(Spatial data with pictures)
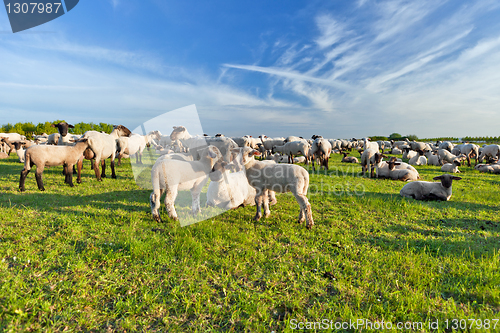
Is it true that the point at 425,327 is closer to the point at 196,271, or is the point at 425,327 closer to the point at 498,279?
the point at 498,279

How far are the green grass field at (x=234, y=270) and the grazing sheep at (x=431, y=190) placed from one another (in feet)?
7.78

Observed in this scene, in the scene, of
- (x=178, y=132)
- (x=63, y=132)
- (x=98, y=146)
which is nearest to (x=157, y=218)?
(x=178, y=132)

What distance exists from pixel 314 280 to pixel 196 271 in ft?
6.71

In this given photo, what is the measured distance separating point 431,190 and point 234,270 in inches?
388

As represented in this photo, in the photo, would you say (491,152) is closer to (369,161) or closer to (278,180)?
(369,161)

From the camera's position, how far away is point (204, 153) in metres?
6.28

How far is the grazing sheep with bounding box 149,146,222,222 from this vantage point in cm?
561

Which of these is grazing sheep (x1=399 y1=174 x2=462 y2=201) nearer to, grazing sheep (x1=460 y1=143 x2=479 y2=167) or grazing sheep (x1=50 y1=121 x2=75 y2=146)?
grazing sheep (x1=50 y1=121 x2=75 y2=146)

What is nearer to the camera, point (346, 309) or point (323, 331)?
point (323, 331)

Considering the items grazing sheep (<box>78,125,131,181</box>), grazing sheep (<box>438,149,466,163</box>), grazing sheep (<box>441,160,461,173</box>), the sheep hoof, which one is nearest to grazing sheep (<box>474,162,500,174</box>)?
grazing sheep (<box>441,160,461,173</box>)

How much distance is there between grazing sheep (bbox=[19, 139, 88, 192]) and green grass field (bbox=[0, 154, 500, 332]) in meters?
2.05

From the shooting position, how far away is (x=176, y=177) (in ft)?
18.7

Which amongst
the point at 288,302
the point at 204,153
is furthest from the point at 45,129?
the point at 288,302

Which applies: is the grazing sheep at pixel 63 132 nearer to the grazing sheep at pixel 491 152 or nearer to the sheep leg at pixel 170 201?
the sheep leg at pixel 170 201
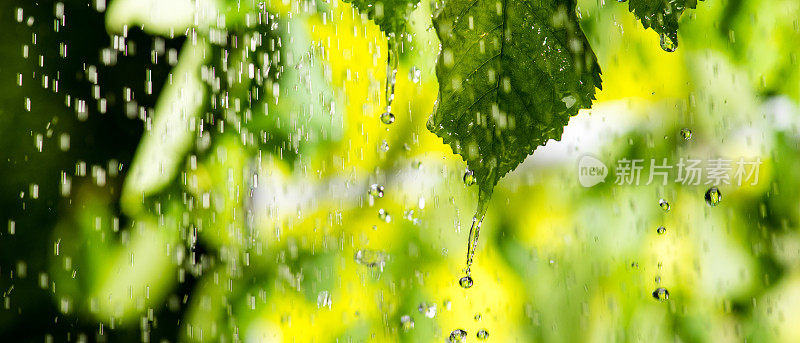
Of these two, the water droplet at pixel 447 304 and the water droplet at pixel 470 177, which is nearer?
the water droplet at pixel 470 177

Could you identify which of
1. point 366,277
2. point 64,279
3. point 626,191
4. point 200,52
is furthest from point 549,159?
point 64,279

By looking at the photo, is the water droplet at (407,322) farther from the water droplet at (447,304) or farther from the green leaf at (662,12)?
the green leaf at (662,12)

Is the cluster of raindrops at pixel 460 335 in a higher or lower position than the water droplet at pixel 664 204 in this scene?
lower

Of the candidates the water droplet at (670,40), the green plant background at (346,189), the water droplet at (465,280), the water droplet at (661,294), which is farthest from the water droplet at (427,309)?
the water droplet at (670,40)

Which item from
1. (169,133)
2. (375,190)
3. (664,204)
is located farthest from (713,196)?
(169,133)

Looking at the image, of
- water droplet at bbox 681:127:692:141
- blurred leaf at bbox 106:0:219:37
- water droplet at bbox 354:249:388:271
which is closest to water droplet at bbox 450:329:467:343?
water droplet at bbox 354:249:388:271

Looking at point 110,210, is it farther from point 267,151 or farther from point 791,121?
point 791,121

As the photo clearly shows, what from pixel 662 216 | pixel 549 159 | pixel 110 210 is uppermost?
pixel 549 159
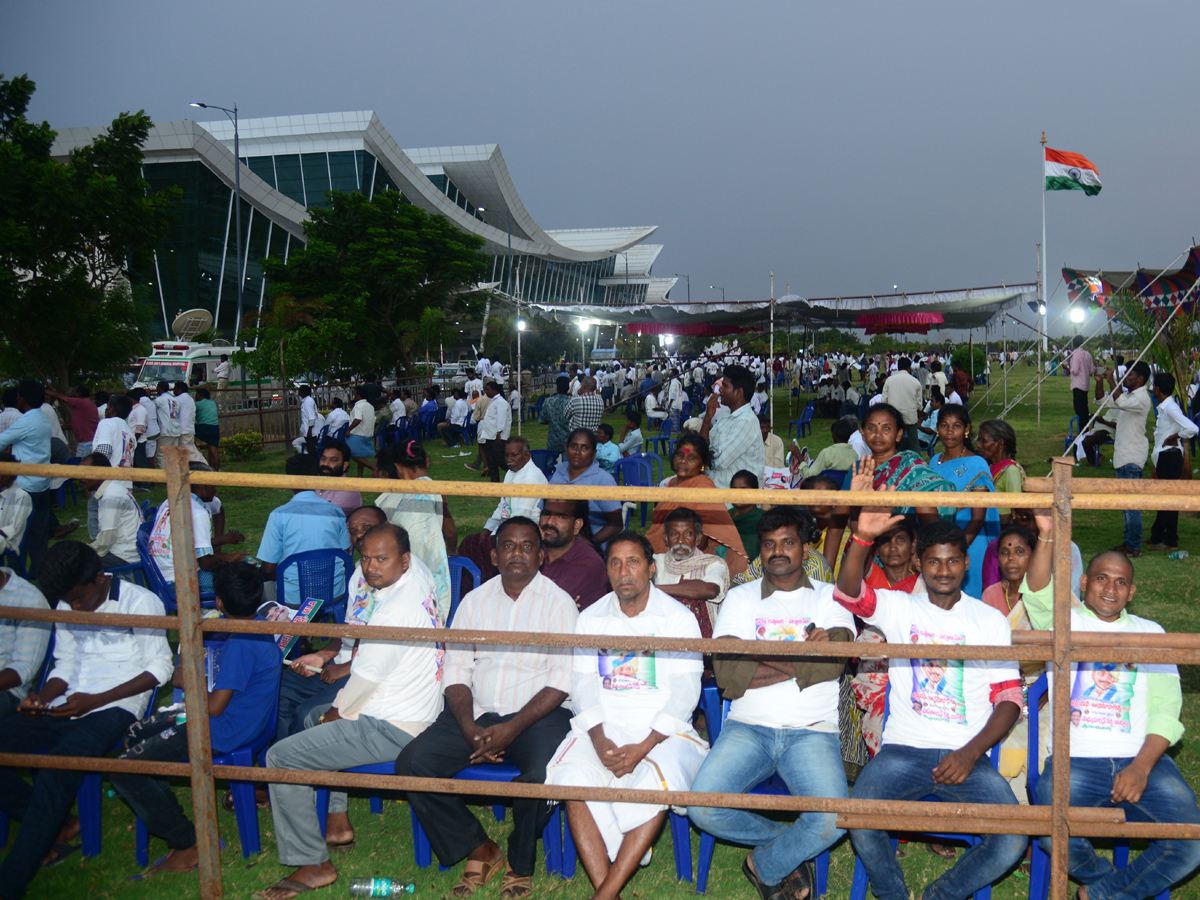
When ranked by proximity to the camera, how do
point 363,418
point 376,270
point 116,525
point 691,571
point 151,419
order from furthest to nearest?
point 376,270 < point 363,418 < point 151,419 < point 116,525 < point 691,571

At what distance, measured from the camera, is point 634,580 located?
317 cm

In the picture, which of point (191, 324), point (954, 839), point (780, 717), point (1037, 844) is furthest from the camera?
point (191, 324)

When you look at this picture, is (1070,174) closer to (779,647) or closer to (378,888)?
(779,647)

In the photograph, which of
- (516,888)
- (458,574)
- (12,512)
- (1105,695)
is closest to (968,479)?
(1105,695)

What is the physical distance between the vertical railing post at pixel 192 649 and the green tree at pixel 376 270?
2163 centimetres

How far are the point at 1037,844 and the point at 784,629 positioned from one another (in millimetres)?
1014

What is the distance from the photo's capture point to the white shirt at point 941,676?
2.83 m

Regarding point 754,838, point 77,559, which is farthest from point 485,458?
point 754,838

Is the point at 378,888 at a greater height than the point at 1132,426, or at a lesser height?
A: lesser

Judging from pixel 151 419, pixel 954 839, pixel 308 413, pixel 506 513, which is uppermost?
pixel 308 413

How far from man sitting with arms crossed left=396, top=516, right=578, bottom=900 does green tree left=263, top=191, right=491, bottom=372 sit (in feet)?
69.2

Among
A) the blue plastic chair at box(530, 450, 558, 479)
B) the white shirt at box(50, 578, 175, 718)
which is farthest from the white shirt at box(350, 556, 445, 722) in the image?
the blue plastic chair at box(530, 450, 558, 479)

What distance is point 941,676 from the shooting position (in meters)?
2.84

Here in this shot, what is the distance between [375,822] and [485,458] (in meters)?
8.77
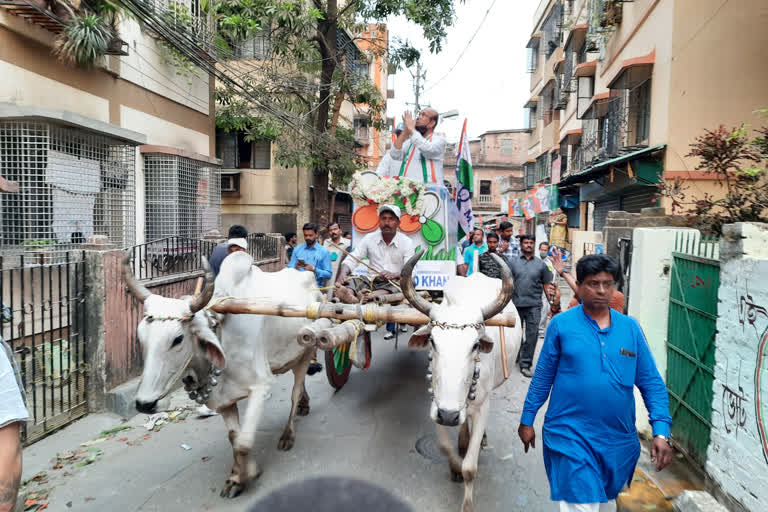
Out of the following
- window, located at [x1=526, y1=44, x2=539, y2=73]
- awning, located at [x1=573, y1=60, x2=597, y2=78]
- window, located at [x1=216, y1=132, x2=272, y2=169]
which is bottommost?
window, located at [x1=216, y1=132, x2=272, y2=169]

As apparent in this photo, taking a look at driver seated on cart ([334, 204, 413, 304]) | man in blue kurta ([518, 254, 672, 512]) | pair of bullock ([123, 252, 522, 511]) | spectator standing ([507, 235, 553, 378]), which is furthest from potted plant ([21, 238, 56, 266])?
man in blue kurta ([518, 254, 672, 512])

- PROBLEM DESCRIPTION: Quote, please, only the lines running from the one with "What is the physical" down to the final line of the data above, keeping both ends and skipping the pictures.

- REPLY TO THE TASK:
What is the physical distance between the vertical railing post at pixel 192 649 and the green tree at pixel 376 270?
2163 centimetres

How far are the point at 1037,844 and the point at 784,629 positioned from one another (in millimetres)?
1014

What is the distance from the photo's capture point to the white shirt at point 941,676?
2.83 m

Regarding point 754,838, point 77,559, which is farthest from point 485,458?
point 754,838

Is the point at 378,888 at a greater height than the point at 1132,426, or at a lesser height?
A: lesser

Judging from pixel 151 419, pixel 954 839, pixel 308 413, pixel 506 513, which is uppermost?
pixel 308 413

How far from man sitting with arms crossed left=396, top=516, right=578, bottom=900 does green tree left=263, top=191, right=491, bottom=372 sit (in feet)?
69.2

Among
A) the blue plastic chair at box(530, 450, 558, 479)
B) the white shirt at box(50, 578, 175, 718)
which is farthest from the white shirt at box(350, 556, 445, 722) in the image?
the blue plastic chair at box(530, 450, 558, 479)

What distance is point 941,676 from the shooting position (in meters)?
2.84

Here in this shot, what is the distance between [375,822] and [485,458] (in meters)?
8.77
Out of the following
- window, located at [x1=526, y1=44, x2=539, y2=73]
- awning, located at [x1=573, y1=60, x2=597, y2=78]
- window, located at [x1=216, y1=132, x2=272, y2=169]
which is bottommost?
window, located at [x1=216, y1=132, x2=272, y2=169]

As apparent in this photo, taking a look at driver seated on cart ([334, 204, 413, 304]) | man in blue kurta ([518, 254, 672, 512]) | pair of bullock ([123, 252, 522, 511]) | spectator standing ([507, 235, 553, 378]), which is furthest from potted plant ([21, 238, 56, 266])?
man in blue kurta ([518, 254, 672, 512])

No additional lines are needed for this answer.